SOURCE RECORDS:

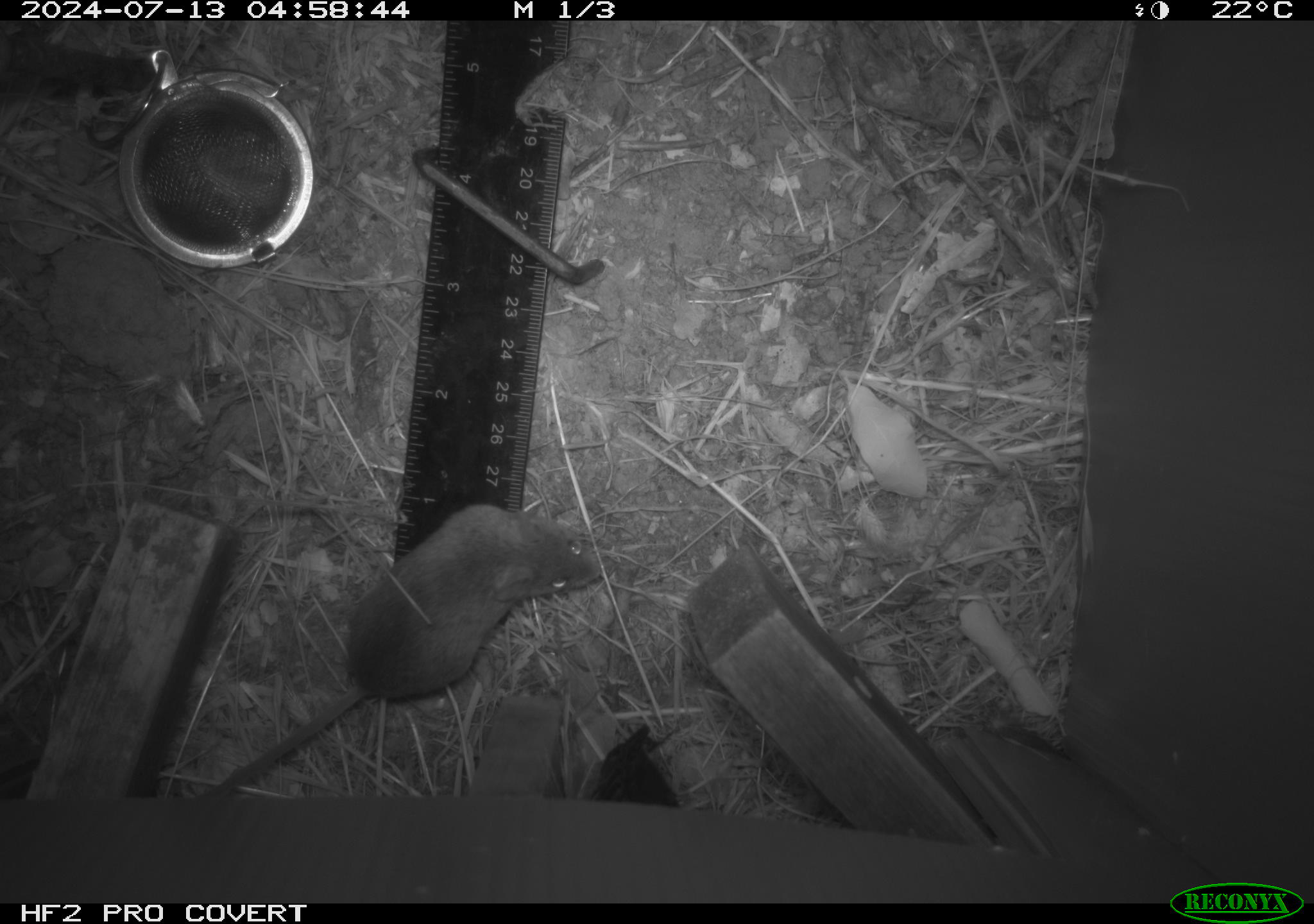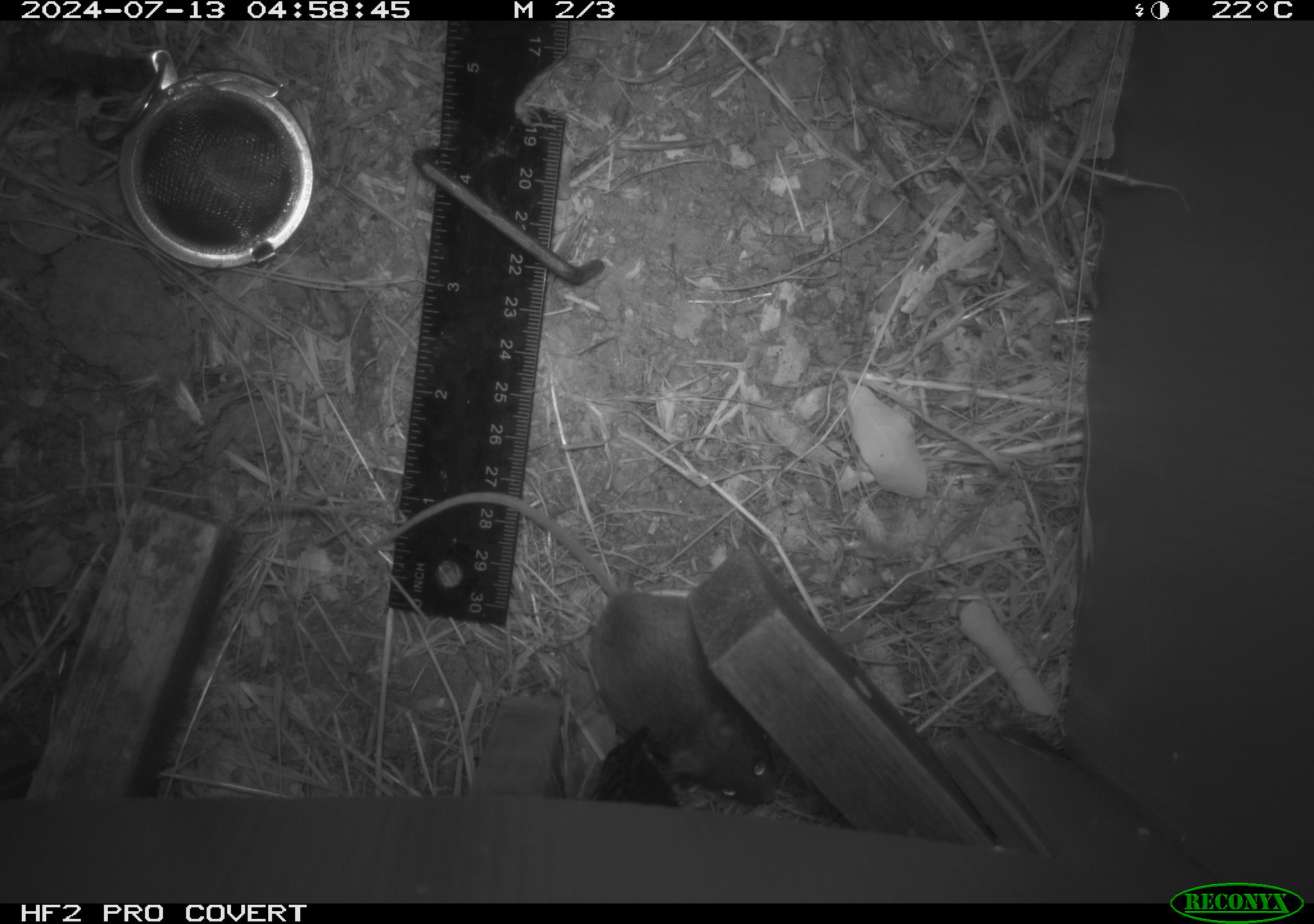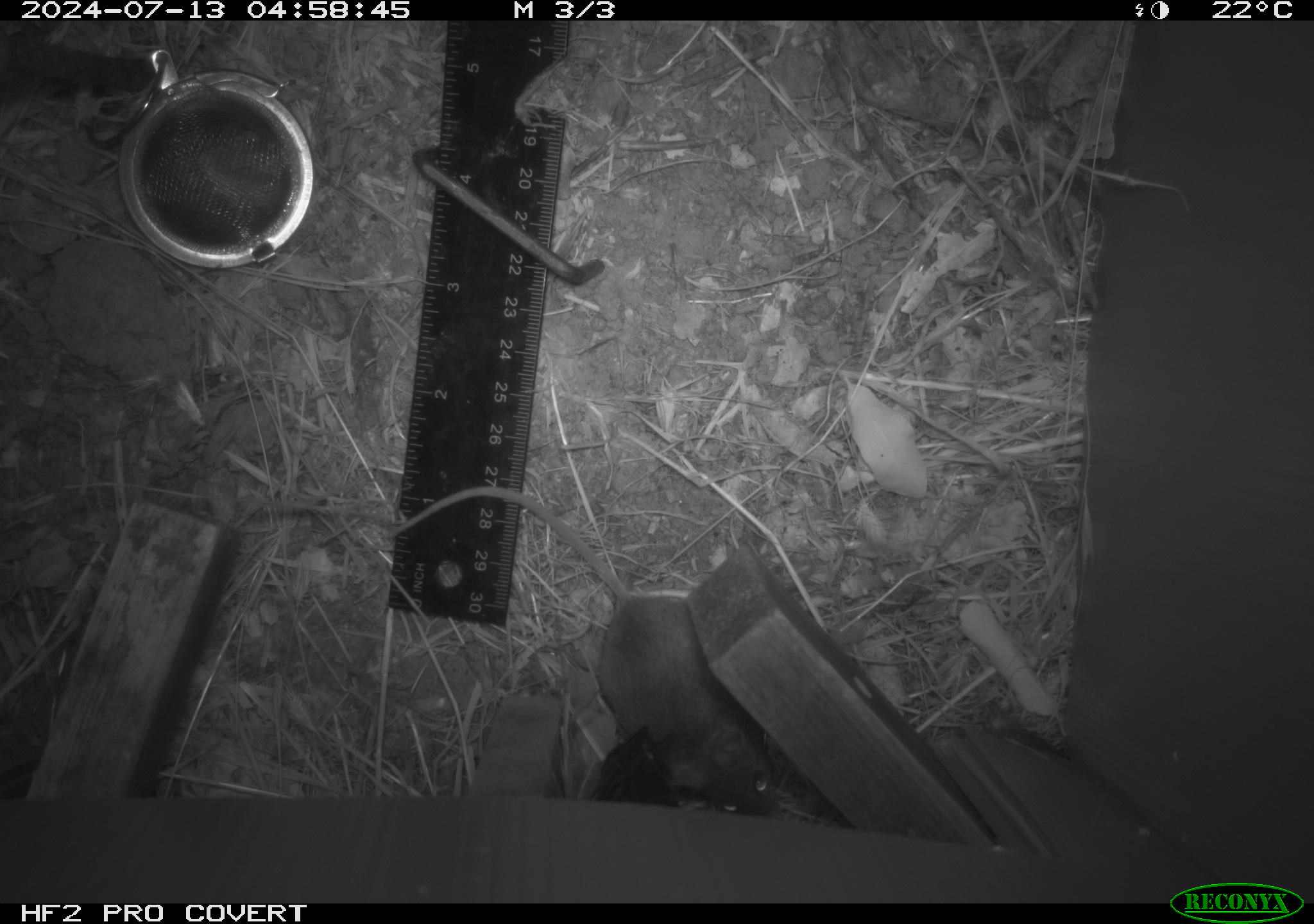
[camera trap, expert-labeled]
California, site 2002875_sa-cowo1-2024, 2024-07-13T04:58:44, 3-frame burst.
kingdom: Animalia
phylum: Chordata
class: Mammalia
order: Rodentia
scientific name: Rodentia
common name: mouse species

PROBLEM STATEMENT:
Copy out, exactly as given, the line containing "2024-07-13T04:58:44, 3-frame burst." together with every line after it in the material.

EXERCISE ANSWER:
California, site 2002875_sa-cowo1-2024, 2024-07-13T04:58:44, 3-frame burst.
kingdom: Animalia
phylum: Chordata
class: Mammalia
order: Rodentia
scientific name: Rodentia
common name: mouse species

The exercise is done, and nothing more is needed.